PagerDuty Agent Troubleshooting Guide

PagerDuty Agent is an open-source utility for integrating standalone / on-premise monitoring tools with PagerDuty.

First Steps

If you have trouble sending events to PagerDuty using the agent, run the following checks:

  • Verify that the pdagent service is running. If the service is not running, you can start it with the command systemctl start pdagent (on systemd-based systems) or sudo service pdagent start (on SysV init-based systems). Any events that were enqueued while the service was stopped will be sent when the service starts.
  • Check the service integration key: make sure that the key is for the correct service and that it has been entered correctly.
  • Send a test event using pd-send as shown in Sending an Event to PagerDuty. Remember to replace the key used in the example with your own PagerDuty Service Integration Key.
  • Check the logs for any errors, including events that couldn't be submitted to the Events API: /var/log/pdagent/pdagentd.log

Outqueue Troubleshooting

In addition to using pd-queue to manage the queue, the agent's outqueue directories will often hold a wealth of information that is useful for troubleshooting. The queue may also be manually cleared or altered by working directly with the files.

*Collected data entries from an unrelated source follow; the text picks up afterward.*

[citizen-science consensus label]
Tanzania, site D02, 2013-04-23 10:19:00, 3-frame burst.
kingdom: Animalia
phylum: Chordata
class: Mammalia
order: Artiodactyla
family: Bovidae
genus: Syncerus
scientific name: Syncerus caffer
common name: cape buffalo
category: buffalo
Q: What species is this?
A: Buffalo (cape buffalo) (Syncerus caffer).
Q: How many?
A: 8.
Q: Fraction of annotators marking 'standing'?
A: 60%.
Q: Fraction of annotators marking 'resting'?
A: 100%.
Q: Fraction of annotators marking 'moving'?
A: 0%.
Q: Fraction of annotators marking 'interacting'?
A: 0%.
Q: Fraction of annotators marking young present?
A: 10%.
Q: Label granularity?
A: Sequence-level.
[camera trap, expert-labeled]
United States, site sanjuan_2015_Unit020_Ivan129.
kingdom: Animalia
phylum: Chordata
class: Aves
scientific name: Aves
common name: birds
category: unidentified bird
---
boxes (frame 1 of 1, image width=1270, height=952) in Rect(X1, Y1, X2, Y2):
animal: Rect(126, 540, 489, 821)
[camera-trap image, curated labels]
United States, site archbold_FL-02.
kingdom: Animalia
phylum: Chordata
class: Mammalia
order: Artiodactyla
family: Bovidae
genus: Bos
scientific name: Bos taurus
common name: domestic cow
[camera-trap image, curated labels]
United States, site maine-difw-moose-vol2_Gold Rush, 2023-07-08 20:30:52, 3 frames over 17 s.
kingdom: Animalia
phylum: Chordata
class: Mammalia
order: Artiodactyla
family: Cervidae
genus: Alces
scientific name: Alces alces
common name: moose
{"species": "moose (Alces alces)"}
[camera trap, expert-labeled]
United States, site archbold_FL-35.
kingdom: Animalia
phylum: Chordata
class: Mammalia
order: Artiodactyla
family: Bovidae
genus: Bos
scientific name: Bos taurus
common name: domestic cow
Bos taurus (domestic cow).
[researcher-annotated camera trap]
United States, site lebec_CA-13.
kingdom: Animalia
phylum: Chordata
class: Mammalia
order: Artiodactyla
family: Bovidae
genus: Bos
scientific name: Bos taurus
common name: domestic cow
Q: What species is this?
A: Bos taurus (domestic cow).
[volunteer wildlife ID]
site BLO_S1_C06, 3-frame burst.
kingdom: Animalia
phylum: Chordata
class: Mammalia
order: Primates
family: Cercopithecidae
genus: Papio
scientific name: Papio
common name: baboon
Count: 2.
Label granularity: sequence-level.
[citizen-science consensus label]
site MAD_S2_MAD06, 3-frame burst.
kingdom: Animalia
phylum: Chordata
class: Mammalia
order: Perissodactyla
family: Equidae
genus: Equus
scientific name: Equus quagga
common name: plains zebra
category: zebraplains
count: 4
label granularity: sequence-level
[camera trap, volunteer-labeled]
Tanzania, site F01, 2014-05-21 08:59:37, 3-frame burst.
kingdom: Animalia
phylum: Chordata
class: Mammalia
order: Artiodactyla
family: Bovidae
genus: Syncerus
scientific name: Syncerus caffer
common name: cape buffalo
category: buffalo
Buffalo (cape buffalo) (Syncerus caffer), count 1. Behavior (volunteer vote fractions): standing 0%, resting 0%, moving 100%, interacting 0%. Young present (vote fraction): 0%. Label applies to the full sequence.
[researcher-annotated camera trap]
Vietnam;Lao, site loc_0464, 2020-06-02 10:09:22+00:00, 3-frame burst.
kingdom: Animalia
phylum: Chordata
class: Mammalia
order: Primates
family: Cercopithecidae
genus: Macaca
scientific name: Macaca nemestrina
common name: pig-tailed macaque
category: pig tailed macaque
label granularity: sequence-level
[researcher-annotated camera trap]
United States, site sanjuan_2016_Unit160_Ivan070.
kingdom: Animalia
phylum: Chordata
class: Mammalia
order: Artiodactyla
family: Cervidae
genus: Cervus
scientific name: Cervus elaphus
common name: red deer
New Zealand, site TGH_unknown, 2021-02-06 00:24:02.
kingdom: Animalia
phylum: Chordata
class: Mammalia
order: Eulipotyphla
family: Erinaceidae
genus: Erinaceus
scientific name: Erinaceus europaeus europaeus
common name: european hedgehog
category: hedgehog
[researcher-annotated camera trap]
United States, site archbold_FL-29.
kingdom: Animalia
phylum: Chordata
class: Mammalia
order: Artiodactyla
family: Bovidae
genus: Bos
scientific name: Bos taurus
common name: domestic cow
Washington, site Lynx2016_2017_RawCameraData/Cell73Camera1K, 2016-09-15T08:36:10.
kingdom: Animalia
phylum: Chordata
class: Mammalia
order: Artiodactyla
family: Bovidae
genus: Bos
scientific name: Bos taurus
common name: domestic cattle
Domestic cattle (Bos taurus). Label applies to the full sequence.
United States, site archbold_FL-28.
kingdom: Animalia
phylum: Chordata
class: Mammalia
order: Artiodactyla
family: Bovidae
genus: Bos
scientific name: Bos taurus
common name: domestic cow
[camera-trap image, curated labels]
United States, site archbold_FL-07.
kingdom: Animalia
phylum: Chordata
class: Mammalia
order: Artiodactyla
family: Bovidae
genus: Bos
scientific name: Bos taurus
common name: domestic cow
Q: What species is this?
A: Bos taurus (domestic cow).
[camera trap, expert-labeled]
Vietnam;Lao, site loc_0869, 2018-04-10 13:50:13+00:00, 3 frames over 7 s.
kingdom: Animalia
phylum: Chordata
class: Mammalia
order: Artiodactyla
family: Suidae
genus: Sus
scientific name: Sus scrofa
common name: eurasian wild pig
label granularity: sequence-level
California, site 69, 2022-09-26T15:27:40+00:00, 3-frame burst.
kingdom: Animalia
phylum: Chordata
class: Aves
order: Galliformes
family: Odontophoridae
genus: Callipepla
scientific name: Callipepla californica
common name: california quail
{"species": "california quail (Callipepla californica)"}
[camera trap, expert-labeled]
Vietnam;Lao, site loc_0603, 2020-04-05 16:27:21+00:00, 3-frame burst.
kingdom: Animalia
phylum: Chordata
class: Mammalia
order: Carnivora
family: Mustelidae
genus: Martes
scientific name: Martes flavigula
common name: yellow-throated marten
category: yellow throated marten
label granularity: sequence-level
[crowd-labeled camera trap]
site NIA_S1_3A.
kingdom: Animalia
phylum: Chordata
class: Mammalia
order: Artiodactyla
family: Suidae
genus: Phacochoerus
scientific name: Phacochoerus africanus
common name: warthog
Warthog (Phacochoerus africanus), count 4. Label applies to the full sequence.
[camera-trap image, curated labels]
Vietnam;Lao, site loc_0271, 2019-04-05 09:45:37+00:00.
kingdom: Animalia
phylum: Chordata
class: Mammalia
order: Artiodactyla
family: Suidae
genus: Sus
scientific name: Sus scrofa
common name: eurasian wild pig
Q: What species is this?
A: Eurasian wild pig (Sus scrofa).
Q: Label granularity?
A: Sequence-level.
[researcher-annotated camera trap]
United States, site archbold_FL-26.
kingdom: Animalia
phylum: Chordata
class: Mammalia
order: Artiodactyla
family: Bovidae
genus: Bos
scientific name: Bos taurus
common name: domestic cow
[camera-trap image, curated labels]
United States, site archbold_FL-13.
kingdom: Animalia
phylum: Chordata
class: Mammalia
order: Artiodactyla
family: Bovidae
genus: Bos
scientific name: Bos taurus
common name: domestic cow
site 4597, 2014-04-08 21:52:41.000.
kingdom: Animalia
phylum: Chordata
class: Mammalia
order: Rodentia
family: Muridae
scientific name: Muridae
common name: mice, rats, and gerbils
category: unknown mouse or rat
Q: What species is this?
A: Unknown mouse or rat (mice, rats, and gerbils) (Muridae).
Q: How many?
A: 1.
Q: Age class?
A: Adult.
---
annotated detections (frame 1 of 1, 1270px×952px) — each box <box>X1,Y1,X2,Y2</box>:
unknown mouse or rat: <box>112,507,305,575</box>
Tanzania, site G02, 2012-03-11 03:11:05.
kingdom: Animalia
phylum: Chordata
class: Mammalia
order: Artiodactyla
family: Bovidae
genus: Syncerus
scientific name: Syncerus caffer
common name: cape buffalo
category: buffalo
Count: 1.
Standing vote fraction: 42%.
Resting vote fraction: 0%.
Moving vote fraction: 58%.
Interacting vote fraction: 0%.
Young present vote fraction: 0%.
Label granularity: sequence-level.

Each file in these directories contains the body of a HTTP POST request that will be made to the PagerDuty Events API. You can thus see what your monitoring solutions are submitting to the agent by examining these files. They are given filenames that follow the naming convention:

{UNIX timestamp}_{integration key}.txt

The Outqueue Directories

The queue directories, located in /var/lib/pdagent/outqueue, include:

Directory
Role

err

Events for which delivery to the PagerDuty Events API was attempted, but was not successful due to a 400 Invalid Request response from PagerDuty. Malformed events (i.e. having no integration key) that cannot be submitted will thus be kept here.

suc

Successfully submitted events. If you see an event file cached here, it was sent to PagerDuty. If the event did not trigger an incident in PagerDuty, and you are having difficulty troubleshooting why it did not, contact PagerDuty Support.

tmp

Event files submitted to the agent by external processes, i.e. integration scripts or pd-send, will be stored in here.

pdq

The queue of events to be sent; will contain symbolic links to the files in tmp.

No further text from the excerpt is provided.